EXTRAIT DU TEXTE:
Ah oui mais ça ça ne vaut pas : "faire avec" est une expression figée  De même, "faire sans"... D'ailleurs, est-il courant de conclure les phrases par "sans" comme on le fait avec "avec", en Belgique, en Suisse, en Alsace ou ailleurs ?


----------



## JeanDeSponde

KaRiNe_Fr said:


> Non, sans blague, à part de la bouche de quelques ados autour de moi, dans des phrases du genre : « Il est canon Jean, t'es déjà sortie avec ? », je ne vois pas trop de phrases se terminant avec « avec »... (et avec deux avec, encore moins !)


Je rejette cette attraction pour les ados que tu m'accuses de, car je ne saurais vivre avec...


----------



## Spectre scolaire

KaRiNe_Fr said:
			
		

> Tu as des exemples précis à nous citer, Le Spectre ?


 Un problème c’est qu’il s’agit, par excellence, d’un usage oral. Lorsque je vivais à Bruxelles, j’en ai “repertorié” pas mal dans mon petit carnet que je porte toujours avec moi. [Je le porte toujours *avec*. *?! * ]

Je ne l’ai pas repertoriée celle-là et je laisse – normalement!  - aux natifs de vérifier où se trouvent les limites relatives aux phrases courantes, probables, douteuses et impossibles. (N’empêche qu’en écrivant je cherche toujours les limites...) Je ne dis pas non plus qu’à Bruxelles il y a plus d’*avec* en position finale qu’ailleurs – en France, en l’occurence – la Belgique étant tout simplement le seul pays francophone où j’ai vécu depuis mes études en France d’il y a belle lurette.

Dans mes carnets actuels il n’y a guère de français, voire de ‘phrases *avec*’, et je n’ai pas accès, pour l’instant, à mes archives.




			
				JeanDeSonde said:
			
		

> Je rejette cette attraction pour les ados que tu m'accuses de [], car je ne saurais vivre avec...


 Voilà un exemple (en bleu!) qui, intuitivement, serait d’une grande fréquence. Quant à l’usage de *de* en position finale, je le rejetterais tout carrément.
​


----------



## Nanon

Spectre scolaire said:


> Un problème c’est qu’il s’agit, par excellence, d’un usage oral. Lorsque je vivais à Bruxelles, j’en ai “repertorié” pas mal dans mon petit carnet que je porte toujours avec moi.

JEU DE DONNÉES:
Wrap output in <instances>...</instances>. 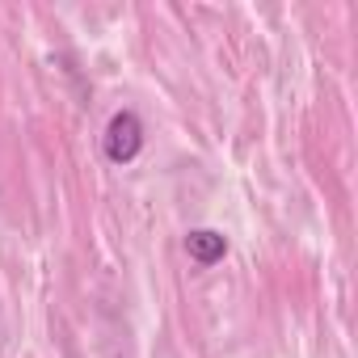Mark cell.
<instances>
[{"instance_id":"cell-1","label":"cell","mask_w":358,"mask_h":358,"mask_svg":"<svg viewBox=\"0 0 358 358\" xmlns=\"http://www.w3.org/2000/svg\"><path fill=\"white\" fill-rule=\"evenodd\" d=\"M101 152L110 164H131L139 152H143V122L135 110H118L110 114L106 131H101Z\"/></svg>"},{"instance_id":"cell-2","label":"cell","mask_w":358,"mask_h":358,"mask_svg":"<svg viewBox=\"0 0 358 358\" xmlns=\"http://www.w3.org/2000/svg\"><path fill=\"white\" fill-rule=\"evenodd\" d=\"M186 253L194 266H215L228 257V236L220 228H190L186 232Z\"/></svg>"}]
</instances>
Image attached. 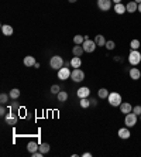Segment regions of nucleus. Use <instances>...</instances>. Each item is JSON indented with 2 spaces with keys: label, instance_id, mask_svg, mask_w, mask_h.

ÉNONCÉ DE L'EXERCICE: Prolongez la discussion ci-dessus sur l'emploi de « avec » en fin de phrase, en reprenant après la dernière phrase citée.

RÉPONSE À L'EXERCICE:
Dans ton petit carnet, avec le petit crayon qui va avec...


----------



## KaRiNe_Fr

« Faire avec », « vivre avec », et « aller avec » (y'en a sûrement d'autres)... tous les trois sont construits normalement avec « avec » à la fin. Exemples rejetés donc. En bloc.


----------



## GilbertAndré

Geve: Chez nous on dit "je m'en tamponne *le coquillard*", pas "la coquillarde".
A part les exemples de Karine, je ne crois pas que l'on finisse beaucoup les phrases avec "avec" en Suisse romande. Le seul exemple qui me vient à l'esprit est:
"Je vais acheter le journal, tu viens avec?" A part ça, je ne crois pas que l'on utilise cette tournure de phrase plus qu'en France.


----------



## Grop

Quelques exemples intéressants trouvés dans le TLFi (avec ne termine pas la phrase, mais à chaque fois elle pourrait s'arrêter là):

28. Enfin, un matin, le colonel cherchait sa monture, son ordonnance était partie *avec*, on ne savait où, dans un petit endroit sans doute où les balles passaient moins facilement qu'au milieu de la route.
Céline, _Voyage au bout de la nuit,_ 1932, p. 16.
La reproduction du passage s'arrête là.